Written request: Gather every line of the records below that contains the word "located" and copy each such line in full.

Task inputs:

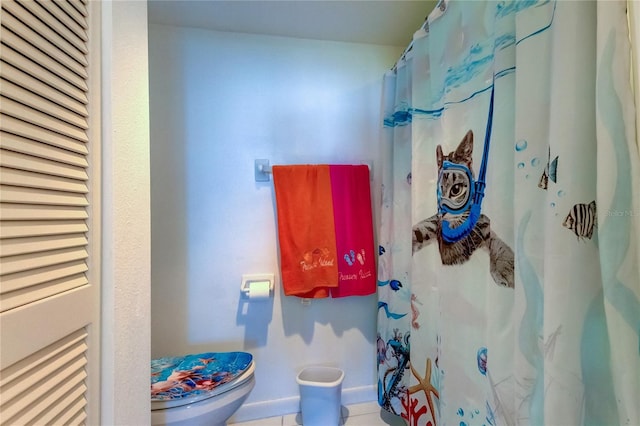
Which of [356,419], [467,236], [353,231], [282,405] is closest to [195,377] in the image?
[282,405]

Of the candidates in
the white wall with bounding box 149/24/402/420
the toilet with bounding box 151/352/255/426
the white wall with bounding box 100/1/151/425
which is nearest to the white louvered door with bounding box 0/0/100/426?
the white wall with bounding box 100/1/151/425

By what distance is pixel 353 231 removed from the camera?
163 cm

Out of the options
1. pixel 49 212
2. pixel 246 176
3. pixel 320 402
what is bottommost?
pixel 320 402

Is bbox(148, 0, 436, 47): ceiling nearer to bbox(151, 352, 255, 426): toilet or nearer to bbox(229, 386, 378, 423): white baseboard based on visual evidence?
bbox(151, 352, 255, 426): toilet

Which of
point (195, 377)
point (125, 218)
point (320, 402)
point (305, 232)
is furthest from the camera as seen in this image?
point (305, 232)

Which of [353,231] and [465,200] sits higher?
[465,200]

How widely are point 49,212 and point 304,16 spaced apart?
1.48 meters

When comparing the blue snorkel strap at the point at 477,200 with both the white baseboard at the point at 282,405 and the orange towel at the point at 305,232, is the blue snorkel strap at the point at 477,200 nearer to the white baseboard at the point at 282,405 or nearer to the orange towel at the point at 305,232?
the orange towel at the point at 305,232

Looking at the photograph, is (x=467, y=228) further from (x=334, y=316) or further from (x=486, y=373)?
(x=334, y=316)

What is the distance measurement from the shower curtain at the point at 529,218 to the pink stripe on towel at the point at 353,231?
472 mm

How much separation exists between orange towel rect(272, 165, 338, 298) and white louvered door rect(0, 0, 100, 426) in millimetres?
904

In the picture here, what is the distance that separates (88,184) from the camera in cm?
74

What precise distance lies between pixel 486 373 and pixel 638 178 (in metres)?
0.64

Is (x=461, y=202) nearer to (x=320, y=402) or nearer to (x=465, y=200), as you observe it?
(x=465, y=200)
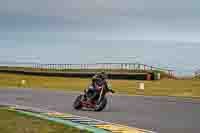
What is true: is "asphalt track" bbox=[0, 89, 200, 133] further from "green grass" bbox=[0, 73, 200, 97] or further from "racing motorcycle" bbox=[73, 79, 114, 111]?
"green grass" bbox=[0, 73, 200, 97]

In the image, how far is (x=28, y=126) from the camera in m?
15.8

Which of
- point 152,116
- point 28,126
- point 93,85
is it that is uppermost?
point 93,85

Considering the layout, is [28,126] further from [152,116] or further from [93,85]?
[93,85]

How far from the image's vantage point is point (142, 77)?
2234 inches

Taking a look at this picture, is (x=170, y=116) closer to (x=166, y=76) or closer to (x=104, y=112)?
(x=104, y=112)

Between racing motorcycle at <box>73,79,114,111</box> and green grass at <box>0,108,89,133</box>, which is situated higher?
A: racing motorcycle at <box>73,79,114,111</box>

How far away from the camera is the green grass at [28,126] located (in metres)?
14.8

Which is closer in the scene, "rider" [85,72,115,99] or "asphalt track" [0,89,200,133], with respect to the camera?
"asphalt track" [0,89,200,133]

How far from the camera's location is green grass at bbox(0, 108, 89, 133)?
48.6ft

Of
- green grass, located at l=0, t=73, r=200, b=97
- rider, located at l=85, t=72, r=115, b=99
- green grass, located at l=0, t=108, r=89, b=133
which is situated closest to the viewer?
green grass, located at l=0, t=108, r=89, b=133

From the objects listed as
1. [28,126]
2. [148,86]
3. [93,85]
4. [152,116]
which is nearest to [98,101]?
[93,85]

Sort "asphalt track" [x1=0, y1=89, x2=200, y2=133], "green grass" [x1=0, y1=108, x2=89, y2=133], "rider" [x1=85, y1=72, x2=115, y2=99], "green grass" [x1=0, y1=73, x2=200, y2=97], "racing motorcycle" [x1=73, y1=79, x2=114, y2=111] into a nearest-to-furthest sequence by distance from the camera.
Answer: "green grass" [x1=0, y1=108, x2=89, y2=133]
"asphalt track" [x1=0, y1=89, x2=200, y2=133]
"racing motorcycle" [x1=73, y1=79, x2=114, y2=111]
"rider" [x1=85, y1=72, x2=115, y2=99]
"green grass" [x1=0, y1=73, x2=200, y2=97]

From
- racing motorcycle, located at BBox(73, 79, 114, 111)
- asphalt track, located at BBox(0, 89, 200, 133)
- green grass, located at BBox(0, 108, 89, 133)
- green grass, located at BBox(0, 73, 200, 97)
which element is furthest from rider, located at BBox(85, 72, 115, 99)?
green grass, located at BBox(0, 73, 200, 97)

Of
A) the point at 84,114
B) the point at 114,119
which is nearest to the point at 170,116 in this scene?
the point at 114,119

Full answer:
How far away from the camera is the green grass at [28,126] located (in metres)?
- green grass, located at l=0, t=73, r=200, b=97
- rider, located at l=85, t=72, r=115, b=99
- green grass, located at l=0, t=108, r=89, b=133
green grass, located at l=0, t=108, r=89, b=133
- racing motorcycle, located at BBox(73, 79, 114, 111)
- asphalt track, located at BBox(0, 89, 200, 133)
- green grass, located at BBox(0, 108, 89, 133)
- green grass, located at BBox(0, 73, 200, 97)
which element is furthest from rider, located at BBox(85, 72, 115, 99)?
green grass, located at BBox(0, 73, 200, 97)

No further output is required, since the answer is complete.